Learning Thunderbolt Apache Leader: A Hapless Commander’s Journal, Pt. 1

Journaling my experiences learning Thunderbolt Apache Leader, a solo wargame from Dan Verssen Games

From a production and budget standpoint, I completely get why a scrappy, independent publisher of wargames would get a couple of pilot illustrations done and then duplicate that across several characters. You switch out the name and stats and keep going because it’s not like the margins are huge in this business.

But in the early going, I find these dudes hilarious; it’s like I’m in charge of an army of hale and doughy vat-cloned yahoos who all were past winners on some military reality show called Top Jerk. (How much post-discharge therapy would you need if you woke up in quarters at 3 a.m. and three identical dudes like this were massing at your cot for some kind of coprophilic prank? These portraits are bursting with grim comedic potential.)

Genius, Divot and Pro are preparing a variety of Midwestern surprises for you

That aside: my plucky All-American homonculi and I, according to the draw of the cards, are off to Pakistan, where we face a Rapid Deployment scenario in the variable setup. Special Options points—your “money” for equipping the squadron and its fliers, among other vital functions—are at a premium. Whatever it is we’re going to do, we’ve got four mission days to do it and twelve enemy divisions to do it to.

What else do I know so far? I love the granular “Now put this here, dummy” steps in the meticulous rulebook. I’ve blown 16 of my 25 initial Special Options points on a squadron consisting of an F-16, an AH-1, an A-10A (if I can’t go BRRRRRRT on my first go, I don’t see the point of any of this) and a scout unit.

I’ve got a roster of six flyers: Mohawk, Dart, Freak, Grandpa, Thor and Gumby. All rated Average in the cockpit, even if they’re exceptionally terrifying while chewing in unison at mess behind wraparound shades. I love filling out the player log, it feels like I’m doing a TTRPG bolted onto very solid rails. I promoted none of my guys in anticipation of point expenditure on armaments. You pick out and “pay” for all your air-to-air and air-to-ground ordnance, following the aircraft data cards for which craft takes what kind of bomb or missile. I’m not worried about strategy at this point: These MFers are probably going to die. I will get sent to another post and apply their sacrifice to my continued improvement. I’ve never felt more patriotic than while typing the previous sentence.

According to the Special Condition card I pulled, I’ve got satellite recon data on my side, which will increase my Loiter ability by 1. I’m not sure what this means yet. I’m just going to assume it’s like stoned and vicious HS sophomores hanging out at 7-11s in the mid-’80s—the more they Loiter, the more damage they can do. Right?

There are also 12 enemy battalions—a mix of Assault, Support and Command—waiting for me in the Pakistani hills, which I have to metrically knock the shit out of, and quickly. I’m not counting on it. For now, I’m going to make some fairly arbitrary and stingy decisions about munitions mix in hopes of eventually using my SO points to cushion the bravura series of rookie commander fuckups that is about to occur.

I’ll hit you up once the boys have scattered a few payloads about.

▸ Work order 1
Please say whether each statement agrees with the journal entry, answering yes or no and quoting the words that decide it: (a) the writer has four mission days; (b) the writer promoted some of the pilots; (c) the writer spent 16 of the 25 initial Special Options points.
▸ Work order 2
In the journal entry, which ability does the satellite recon data raise, and by how much?
The records have nothing to do with the journal entry.

▸ Data to examine
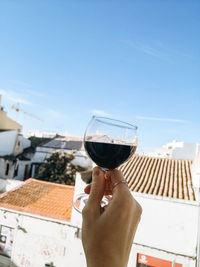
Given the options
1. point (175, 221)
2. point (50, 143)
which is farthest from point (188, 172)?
point (50, 143)

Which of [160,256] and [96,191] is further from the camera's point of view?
[160,256]

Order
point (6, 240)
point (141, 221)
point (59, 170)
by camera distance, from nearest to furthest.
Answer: point (141, 221)
point (6, 240)
point (59, 170)

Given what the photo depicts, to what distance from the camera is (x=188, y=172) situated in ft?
30.6

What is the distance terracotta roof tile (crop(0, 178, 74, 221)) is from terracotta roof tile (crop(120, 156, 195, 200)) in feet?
10.8

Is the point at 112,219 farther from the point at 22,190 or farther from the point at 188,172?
the point at 22,190

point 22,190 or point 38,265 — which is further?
point 22,190

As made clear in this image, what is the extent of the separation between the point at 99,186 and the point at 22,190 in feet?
35.0

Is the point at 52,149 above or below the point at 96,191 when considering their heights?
below

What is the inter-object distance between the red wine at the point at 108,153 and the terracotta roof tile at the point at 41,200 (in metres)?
7.53

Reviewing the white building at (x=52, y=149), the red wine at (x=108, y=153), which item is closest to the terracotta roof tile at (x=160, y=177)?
the red wine at (x=108, y=153)

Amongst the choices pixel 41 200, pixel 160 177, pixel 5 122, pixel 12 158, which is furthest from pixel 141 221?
pixel 5 122

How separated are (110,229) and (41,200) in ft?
32.1

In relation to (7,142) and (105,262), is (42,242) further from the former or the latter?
(7,142)

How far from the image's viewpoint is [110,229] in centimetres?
92
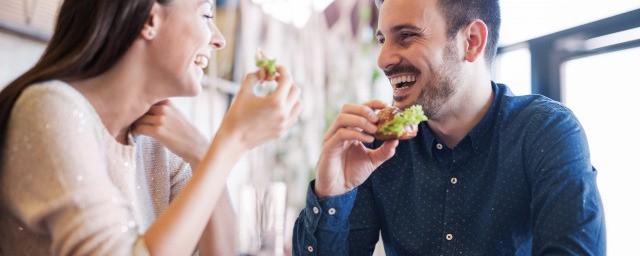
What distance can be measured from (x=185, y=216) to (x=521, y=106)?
132 centimetres

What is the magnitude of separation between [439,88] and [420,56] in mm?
140

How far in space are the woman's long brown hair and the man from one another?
2.36ft

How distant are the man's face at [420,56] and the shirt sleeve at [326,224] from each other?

▸ Task result 1
(a) Yes: "we’ve got four mission days to do it"
(b) No: "I promoted none of my guys"
(c) Yes: "I’ve blown 16 of my 25 initial Special Options points"

▸ Task result 2
It raises the Loiter ability by 1.